● **PASSAGE TO READ**:

Content starts

The first input x of the cna function is a data frame or a configuration table. The data can be crisp-set (cs), fuzzy-set (fs), or multi-value (mv). Factors in cs data can only take values from {0,1}, factors in fs data can take on any (continuous) values from the unit interval [0,1], while factors in mv data can take on any of an open (but finite) number of non-negative integers as values. To ensure that no misinterpretations of returned asf and csf can occur, users are advised to exclusively use upper case letters as factor (column) names. Column names may contain numbers, but the first sign in a column name must be a letter. Only ASCII signs should be used for column and row names.

A data frame or configuration table x is the sole mandatory input of the cna function. In particular, cna does not need an input specifying which factor(s) in x are endogenous, it tries to infer that from the data. But if it is known prior to the analysis what factors have values that can figure as outcomes, an outcome specification can be passed to cna via the argument outcome, which takes as input a character vector identifying one or several factor values as potential outcome(s). For cs and fs data, outcomes are expressed by upper and lower cases (e.g. outcome = c("A", "b")). If factor names have multiple letters, any upper case letter is interpreted as 1, and the absence of upper case letters as 0 (i.e. outcome = c("coLd", "shiver") is interpreted as COLD=1 and SHIVER=0). For mv data, factor values are assigned by the “factor=value” notation (e.g. outcome = c("A=1","B=3")). Defaults to outcome = TRUE, which means that all factor values in x are potential outcomes.

When the data x contain multiple potential outcomes, it may moreover be known, prior to the analysis, that these outcomes have a certain causal ordering, meaning that some of them are causally upstream of the others. Such information can be passed to cna by means of the argument ordering, which takes either a character string or a list of character vectors as value. For example, ordering = "A, B < C" or, equivalently, ordering = list(c("A", "B"), "C") determines that factor C is causally located downstream of factors A and B, meaning that no values of C are potential causes of values of A and B. In consequence, cna only checks whether values of A and B can be modeled as causes of values of C; the test for a causal dependency in the other direction is skipped. An ordering does not need to explicitly mention all factors in x. If only a subset of the factors are included in the ordering, the non-included factors are entailed to be upstream of the included ones. Hence, ordering = "C" means that C is located downstream of all other factors in x.

Content ends

● **WORK TASK 1**:
Decide whether each statement agrees with the passage on the cna function. For each, answer yes or no and quote the words of the passage that settle it.
(a) The cna function needs an input stating which factors in x are endogenous.
(b) Factors in fs data can take any continuous value from the unit interval [0,1].
(c) Passing ordering = "C" places C upstream of all other factors in x.
● **WORK TASK 2**:
Write out the passage on the cna function word for word, everything from "The first input" down to "and row names.".

● **DATA BLOCK**:
Content starts

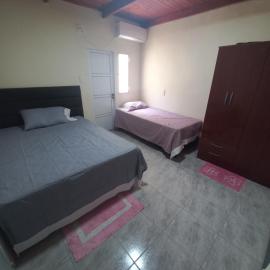 Departamento 1 Dormitorio 1 cama 2 plazas y 1 cama 1 plaza deplazable( para 2 chicos )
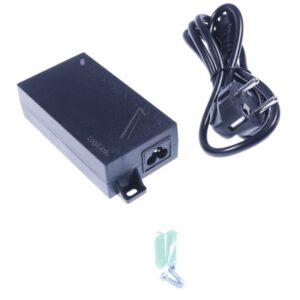 POE007 GIGABIT POE    INJECTOR,  60 WATT,  COMPATIBEL MET IEEE802.3AF/ AT/ BT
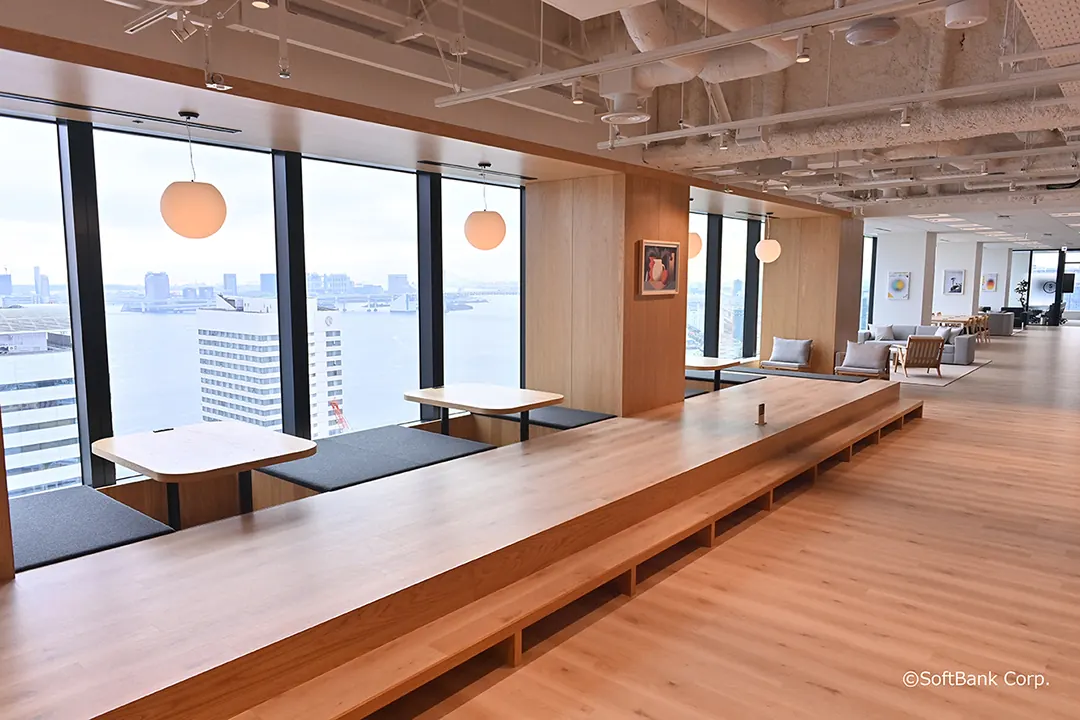 The hori-zataku sunken-table room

Content ends

● **YOUR SOLUTION 1**:
(a) No: "cna does not need an input specifying which factor(s) in x are endogenous, it tries to infer that from the data"
(b) Yes: "factors in fs data can take on any (continuous) values from the unit interval [0,1]"
(c) No: "ordering = "C" means that C is located downstream of all other factors in x"

● **YOUR SOLUTION 2**:
The first input x of the cna function is a data frame or a configuration table. The data can be crisp-set (cs), fuzzy-set (fs), or multi-value (mv). Factors in cs data can only take values from {0,1}, factors in fs data can take on any (continuous) values from the unit interval [0,1], while factors in mv data can take on any of an open (but finite) number of non-negative integers as values. To ensure that no misinterpretations of returned asf and csf can occur, users are advised to exclusively use upper case letters as factor (column) names. Column names may contain numbers, but the first sign in a column name must be a letter. Only ASCII signs should be used for column and row names.